Why take out a personal loan?
Remember that since you pay interest on a personal loan, you will always pay back more than you’ve borrowed. So it’s worth thinking about if a personal loan is right for you as there might be better options out there.
A personal loan could be a good choice if you want a steady way of borrowing. Since you agree to the terms of the loan beforehand, you should know how much your monthly repayments will be and how long you have to pay off the loan. This will help if you need to work to a strict budget each month. (Obviously it’s a little different if you take a variable interest loan – see below)
However, you may not want to take out a personal loan if you can borrow the amount you need on a credit card. For example, if you can get a credit card with a 0% interest offer you may be able to borrow the money for little or no charge. Be aware this may only save you money if you’re able to repay the full balance before the 0% interest period ends.

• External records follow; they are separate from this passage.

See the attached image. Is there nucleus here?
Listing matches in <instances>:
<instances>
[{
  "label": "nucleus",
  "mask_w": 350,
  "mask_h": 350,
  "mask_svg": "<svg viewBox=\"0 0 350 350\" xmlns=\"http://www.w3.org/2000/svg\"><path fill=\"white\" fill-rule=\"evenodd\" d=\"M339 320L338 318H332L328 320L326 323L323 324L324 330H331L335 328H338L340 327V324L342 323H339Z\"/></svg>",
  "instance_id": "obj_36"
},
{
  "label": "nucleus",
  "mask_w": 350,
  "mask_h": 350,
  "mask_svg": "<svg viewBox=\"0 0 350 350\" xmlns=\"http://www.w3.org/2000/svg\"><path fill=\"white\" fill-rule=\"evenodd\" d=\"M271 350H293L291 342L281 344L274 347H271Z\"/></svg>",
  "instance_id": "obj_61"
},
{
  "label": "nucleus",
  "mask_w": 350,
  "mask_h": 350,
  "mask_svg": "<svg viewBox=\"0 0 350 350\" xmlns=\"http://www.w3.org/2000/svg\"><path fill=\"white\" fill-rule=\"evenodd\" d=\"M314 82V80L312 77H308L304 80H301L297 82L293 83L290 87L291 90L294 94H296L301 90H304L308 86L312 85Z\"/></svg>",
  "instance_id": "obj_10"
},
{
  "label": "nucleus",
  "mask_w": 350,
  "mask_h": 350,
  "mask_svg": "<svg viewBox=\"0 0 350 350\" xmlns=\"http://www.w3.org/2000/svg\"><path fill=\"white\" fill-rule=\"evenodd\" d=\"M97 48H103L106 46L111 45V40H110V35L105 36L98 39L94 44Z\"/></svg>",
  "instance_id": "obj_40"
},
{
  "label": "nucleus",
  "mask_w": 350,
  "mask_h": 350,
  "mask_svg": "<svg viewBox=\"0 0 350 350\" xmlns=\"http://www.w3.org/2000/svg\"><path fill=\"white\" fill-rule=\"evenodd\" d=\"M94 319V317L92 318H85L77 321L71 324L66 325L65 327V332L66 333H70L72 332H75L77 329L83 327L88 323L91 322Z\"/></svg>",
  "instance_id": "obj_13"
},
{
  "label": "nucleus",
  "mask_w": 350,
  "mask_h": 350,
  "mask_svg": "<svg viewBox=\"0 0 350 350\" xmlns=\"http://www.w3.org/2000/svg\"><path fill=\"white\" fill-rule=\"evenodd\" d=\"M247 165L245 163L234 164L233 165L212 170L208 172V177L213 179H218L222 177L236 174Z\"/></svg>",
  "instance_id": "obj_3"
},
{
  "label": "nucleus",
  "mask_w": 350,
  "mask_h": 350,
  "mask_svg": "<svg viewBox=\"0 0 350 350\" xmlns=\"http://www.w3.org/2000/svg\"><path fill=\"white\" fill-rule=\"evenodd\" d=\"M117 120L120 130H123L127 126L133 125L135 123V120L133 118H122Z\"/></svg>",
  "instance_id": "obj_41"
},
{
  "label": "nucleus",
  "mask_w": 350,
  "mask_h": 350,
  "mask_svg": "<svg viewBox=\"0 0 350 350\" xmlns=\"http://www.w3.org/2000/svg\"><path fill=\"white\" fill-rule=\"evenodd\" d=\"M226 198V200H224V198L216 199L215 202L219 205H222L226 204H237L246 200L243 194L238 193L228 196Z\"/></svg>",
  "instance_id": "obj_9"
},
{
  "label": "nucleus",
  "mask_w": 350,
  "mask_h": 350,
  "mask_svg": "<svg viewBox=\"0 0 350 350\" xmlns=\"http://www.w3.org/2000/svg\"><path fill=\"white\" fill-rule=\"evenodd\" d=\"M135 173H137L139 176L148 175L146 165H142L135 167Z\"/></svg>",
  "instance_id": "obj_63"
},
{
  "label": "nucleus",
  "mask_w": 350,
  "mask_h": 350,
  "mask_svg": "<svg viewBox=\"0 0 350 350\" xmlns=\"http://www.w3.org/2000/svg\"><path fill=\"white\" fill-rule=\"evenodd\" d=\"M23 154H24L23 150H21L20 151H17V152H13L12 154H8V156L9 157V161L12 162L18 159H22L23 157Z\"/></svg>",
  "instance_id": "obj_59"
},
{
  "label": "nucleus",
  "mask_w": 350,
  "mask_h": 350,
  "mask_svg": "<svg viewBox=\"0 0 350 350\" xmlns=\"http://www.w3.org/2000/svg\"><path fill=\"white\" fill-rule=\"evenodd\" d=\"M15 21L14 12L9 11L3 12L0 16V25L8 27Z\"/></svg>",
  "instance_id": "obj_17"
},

Secured vs unsecured personal loans
A personal loan can be secured or unsecured.
Secured - a secured loan means the loan is being secured by an asset you have – such as your car or house. If you fail to repay the loan, the lender can sell your asset to help recoup the money they’re owed. Because of this, secured loans usually have lower rates of interest than unsecured loans because there’s less risk for the lender (but of course there’s a much bigger risk for yourself!)
Unsecured - an unsecured loan is a loan that is not secured to anything you currently own – this might have a higher rate of interest than a secured loan, but you won’t lose your car/house if you fail to repay it.
Fixed-interest or variable-interest rate personal loans
There are two types of interest options you might be offered on a personal loan; a fixed-interest loan or a variable-interest loan.
A fixed-interest loan - a fixed-interest loan means the interest you agree to when you take out the loan will always stay the same – it is fixed. So you’ll pay the same amount of interest on each repayment you make. This might be a better option if you’re on a tight budget because you’ll never be caught out if rates go up.
A variable-interest loan - a variable-interest loan means the amount of interest you pay on your loan might go up and down. A variable interest loan might offer a lower interest than a fixed-interest loan, but remember this can change and it could become more expensive.
Check your credit score
Your credit score is really important when it comes to personal loans because lenders use this as a basis to determine how much money they will loan you and how much interest they’ll charge.
So before you apply it’s worth checking your credit rating, making sure it’s accurate and finding out the steps you can take to improve it. This could save you a lot of money over time. Read this blog to find out how to improve your credit rating, and login to ClearScore to get your credit rating for free.
Make a budget
Before you take out a loan, it’s worth making a budget to work out exactly how much money you need to borrow and what you can afford to pay back each month. It may sound obvious but you need to make sure you can afford the loan.
Do the maths
Some companies will offer you a lower rate of interest if you borrow more money. This has both good and bad points. You may find that if you borrow slightly more money at a lower interest rate, you could end up paying less interest overall. However, you may end up falling for the temptation of borrowing far more money than you need and paying even more interest. So before you sign anything, it’s wise to do some calculations to see what you could save.
Check the small print
Sometimes loans include fees or conditions that you won’t immediately see (such as early repayment fees) so make sure you've read through the small print before you sign anything.